Thirty Negroes waited, with expectant faces, for the meeting to begin. Twenty were seated in chairs. The rest squatted on the hay, leaving the row of chairs at the front for the white visitors. These were Adeline and Philip, the two Sinclairs, Wilmott, David Vaughan and his wife, Elihu Busby and wife. These two couples had come to encourage the blacks, to show their sympathy with the cause of emancipation. It was hard for them to sit at ease so near the Sinclairs. Their elegant airs were particularly distasteful to Elihu Busby. He wondered at their insolence in showing their slave-owning faces. Yet their three servants had begged them to come, polished their shoes, assisted them to dress for what was, to the Negroes, an important occasion.

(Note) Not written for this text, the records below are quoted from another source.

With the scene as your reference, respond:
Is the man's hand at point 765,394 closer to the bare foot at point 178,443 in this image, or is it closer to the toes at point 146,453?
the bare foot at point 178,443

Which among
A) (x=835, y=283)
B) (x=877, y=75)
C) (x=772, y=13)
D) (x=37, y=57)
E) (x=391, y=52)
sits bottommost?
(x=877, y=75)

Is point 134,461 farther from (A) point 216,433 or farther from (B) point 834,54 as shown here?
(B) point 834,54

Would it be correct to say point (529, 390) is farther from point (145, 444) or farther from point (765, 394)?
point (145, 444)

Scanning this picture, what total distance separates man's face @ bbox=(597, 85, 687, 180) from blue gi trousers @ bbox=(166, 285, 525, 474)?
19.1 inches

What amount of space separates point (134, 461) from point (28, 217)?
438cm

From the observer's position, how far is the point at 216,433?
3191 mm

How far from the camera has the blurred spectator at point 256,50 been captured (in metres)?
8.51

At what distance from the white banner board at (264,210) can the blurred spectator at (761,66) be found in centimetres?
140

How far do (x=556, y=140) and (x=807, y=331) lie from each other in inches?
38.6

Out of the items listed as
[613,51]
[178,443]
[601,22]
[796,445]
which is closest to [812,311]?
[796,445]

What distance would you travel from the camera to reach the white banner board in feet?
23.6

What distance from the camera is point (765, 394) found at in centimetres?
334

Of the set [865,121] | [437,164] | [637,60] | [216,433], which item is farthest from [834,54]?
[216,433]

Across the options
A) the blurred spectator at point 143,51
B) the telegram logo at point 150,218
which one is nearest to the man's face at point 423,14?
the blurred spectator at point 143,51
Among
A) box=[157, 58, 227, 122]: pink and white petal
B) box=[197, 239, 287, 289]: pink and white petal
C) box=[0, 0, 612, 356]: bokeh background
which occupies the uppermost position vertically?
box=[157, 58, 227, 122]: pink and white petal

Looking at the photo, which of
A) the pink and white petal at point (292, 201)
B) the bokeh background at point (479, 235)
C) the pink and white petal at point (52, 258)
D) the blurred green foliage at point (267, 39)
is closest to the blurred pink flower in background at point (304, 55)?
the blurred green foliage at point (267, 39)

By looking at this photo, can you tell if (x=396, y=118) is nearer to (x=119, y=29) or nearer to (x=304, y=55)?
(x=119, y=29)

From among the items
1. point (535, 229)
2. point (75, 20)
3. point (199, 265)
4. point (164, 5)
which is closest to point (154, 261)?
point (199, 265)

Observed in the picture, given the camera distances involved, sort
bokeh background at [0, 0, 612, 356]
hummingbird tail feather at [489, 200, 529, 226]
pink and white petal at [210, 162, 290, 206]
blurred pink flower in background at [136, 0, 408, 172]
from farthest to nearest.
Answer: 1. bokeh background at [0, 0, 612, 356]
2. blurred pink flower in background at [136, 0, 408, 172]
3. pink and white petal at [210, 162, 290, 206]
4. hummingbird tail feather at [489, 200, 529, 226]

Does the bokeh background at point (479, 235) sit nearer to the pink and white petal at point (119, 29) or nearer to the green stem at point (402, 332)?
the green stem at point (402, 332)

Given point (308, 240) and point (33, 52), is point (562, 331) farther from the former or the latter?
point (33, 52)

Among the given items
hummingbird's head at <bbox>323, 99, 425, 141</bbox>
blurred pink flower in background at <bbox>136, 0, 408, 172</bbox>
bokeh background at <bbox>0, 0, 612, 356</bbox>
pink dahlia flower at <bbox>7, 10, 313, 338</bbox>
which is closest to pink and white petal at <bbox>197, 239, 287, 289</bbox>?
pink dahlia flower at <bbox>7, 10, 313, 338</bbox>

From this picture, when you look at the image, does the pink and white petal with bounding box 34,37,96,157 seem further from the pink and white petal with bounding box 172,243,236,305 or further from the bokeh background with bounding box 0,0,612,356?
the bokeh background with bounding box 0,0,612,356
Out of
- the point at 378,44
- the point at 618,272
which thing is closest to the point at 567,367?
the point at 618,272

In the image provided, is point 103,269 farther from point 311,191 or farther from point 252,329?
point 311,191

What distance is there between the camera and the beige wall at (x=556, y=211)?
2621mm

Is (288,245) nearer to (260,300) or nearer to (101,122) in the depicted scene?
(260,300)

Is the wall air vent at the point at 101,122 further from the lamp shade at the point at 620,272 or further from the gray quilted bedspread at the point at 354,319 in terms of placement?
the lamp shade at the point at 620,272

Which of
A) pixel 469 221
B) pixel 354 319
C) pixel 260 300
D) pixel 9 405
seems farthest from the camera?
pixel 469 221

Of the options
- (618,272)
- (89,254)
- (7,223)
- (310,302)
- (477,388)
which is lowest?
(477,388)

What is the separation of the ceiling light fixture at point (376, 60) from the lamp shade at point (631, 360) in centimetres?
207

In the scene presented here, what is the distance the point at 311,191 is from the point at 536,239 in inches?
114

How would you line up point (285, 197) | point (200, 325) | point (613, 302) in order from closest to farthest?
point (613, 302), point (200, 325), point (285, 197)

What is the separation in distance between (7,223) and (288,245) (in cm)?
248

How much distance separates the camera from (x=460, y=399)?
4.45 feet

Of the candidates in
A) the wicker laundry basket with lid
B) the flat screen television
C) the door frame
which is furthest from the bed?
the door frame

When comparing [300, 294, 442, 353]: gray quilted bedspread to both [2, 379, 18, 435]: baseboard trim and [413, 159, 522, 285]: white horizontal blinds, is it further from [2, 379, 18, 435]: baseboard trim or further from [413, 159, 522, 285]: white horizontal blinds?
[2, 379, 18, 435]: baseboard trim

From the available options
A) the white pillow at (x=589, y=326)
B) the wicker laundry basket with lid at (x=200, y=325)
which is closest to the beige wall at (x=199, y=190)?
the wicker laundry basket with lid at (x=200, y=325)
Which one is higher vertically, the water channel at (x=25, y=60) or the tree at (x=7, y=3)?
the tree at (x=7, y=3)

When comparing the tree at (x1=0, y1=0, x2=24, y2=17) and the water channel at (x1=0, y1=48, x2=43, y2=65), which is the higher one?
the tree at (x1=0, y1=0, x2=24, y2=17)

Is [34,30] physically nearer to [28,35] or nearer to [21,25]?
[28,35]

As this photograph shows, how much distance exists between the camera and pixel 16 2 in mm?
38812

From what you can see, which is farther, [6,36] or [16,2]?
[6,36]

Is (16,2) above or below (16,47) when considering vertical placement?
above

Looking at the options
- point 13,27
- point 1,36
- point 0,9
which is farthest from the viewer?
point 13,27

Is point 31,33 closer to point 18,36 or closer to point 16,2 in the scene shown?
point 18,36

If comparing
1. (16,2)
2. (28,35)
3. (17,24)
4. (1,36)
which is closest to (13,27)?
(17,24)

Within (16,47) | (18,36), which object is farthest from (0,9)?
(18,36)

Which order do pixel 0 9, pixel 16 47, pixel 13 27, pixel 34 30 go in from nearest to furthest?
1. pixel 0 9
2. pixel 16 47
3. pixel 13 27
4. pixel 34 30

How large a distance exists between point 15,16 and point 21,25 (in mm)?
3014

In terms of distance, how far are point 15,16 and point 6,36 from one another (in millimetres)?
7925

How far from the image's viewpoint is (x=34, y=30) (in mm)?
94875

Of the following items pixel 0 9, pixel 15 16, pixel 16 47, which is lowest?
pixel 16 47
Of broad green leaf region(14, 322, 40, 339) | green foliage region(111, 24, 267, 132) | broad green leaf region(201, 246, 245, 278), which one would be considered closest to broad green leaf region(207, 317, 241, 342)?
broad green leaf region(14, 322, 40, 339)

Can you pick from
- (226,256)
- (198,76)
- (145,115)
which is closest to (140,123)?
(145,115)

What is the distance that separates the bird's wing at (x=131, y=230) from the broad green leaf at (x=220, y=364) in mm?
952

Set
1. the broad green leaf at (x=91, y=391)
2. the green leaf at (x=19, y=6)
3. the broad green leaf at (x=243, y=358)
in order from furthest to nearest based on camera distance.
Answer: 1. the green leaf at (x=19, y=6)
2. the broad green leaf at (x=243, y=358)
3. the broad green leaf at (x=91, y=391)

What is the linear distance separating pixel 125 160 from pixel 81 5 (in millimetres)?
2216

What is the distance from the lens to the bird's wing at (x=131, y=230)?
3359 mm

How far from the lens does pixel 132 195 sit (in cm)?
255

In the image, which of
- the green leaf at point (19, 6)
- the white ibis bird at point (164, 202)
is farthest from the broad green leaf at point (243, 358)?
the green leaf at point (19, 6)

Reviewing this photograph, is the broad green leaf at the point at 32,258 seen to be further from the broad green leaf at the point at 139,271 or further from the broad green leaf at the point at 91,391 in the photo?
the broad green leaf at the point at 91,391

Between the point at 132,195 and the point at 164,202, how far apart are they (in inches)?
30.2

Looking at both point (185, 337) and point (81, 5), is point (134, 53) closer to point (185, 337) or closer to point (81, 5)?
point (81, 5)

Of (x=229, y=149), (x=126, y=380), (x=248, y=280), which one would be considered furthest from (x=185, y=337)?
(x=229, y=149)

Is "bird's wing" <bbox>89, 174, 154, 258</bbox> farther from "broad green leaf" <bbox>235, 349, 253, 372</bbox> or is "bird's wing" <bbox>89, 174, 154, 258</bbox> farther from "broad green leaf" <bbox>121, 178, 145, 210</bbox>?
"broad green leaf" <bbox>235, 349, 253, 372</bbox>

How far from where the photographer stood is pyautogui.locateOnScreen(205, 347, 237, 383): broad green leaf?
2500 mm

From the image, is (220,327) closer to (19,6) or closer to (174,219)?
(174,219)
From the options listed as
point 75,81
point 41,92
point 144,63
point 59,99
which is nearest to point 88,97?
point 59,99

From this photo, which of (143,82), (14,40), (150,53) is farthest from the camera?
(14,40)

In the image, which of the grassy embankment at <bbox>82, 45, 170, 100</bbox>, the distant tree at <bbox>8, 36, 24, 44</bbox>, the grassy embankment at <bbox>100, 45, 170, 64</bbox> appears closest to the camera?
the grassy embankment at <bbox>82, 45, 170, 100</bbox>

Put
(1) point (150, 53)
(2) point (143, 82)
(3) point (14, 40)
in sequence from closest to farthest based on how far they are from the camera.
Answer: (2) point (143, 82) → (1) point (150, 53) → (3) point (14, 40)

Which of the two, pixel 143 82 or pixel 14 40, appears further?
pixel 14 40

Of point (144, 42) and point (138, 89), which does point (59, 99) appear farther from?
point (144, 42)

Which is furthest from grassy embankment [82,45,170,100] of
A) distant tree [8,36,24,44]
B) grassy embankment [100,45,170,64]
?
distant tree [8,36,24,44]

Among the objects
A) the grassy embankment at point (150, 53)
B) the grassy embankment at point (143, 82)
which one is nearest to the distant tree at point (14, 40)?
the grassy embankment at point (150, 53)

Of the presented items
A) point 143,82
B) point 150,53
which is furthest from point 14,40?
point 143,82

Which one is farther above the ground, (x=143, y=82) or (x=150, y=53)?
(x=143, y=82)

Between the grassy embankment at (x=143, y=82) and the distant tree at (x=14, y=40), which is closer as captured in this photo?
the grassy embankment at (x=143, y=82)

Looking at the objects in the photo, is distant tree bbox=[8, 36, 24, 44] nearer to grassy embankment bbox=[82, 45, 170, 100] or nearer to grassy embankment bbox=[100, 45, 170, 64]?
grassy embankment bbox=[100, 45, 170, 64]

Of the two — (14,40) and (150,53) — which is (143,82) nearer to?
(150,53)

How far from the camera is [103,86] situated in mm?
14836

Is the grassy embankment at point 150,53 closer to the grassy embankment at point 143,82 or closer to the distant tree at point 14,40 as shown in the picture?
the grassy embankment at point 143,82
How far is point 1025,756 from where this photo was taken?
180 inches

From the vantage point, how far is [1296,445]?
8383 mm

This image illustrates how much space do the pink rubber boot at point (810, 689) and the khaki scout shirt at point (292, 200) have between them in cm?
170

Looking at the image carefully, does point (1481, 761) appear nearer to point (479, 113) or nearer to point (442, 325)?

The Negroes, of whom the gathering mainly consisted, had come by various routes to this sheltered part of the province of Ontario, where some had already found work and hoped to settle, while others strained toward the day when they might return to their own country. Among those who proposed remaining in Ontario were a couple who had left the devastated plantation of their master, taking with them whatever they had fancied. The man carried a heavy gold watch and chain. The woman, named Oleander, was arrayed in a crimson velvet dress with velvet flounces. She wore, on her woolly head, a pink satin bonnet tied in a large bow beneath her chin. Scarcely could Cindy restrain her contempt for this pair. But Annabelle was not aware of their existence. Hands clasped on breast, she waited in happy anticipation for the meeting to begin. Titus Sharrow, from the back of the loft, watched her.

Among the Negroes who had found refuge in this vicinity was one who had been a preacher in his native village. He was a man of forty with a deep and moving voice, a broad flat nose and humid bloodshot eyes. His thick-lipped mouth was flexible, his teeth fine.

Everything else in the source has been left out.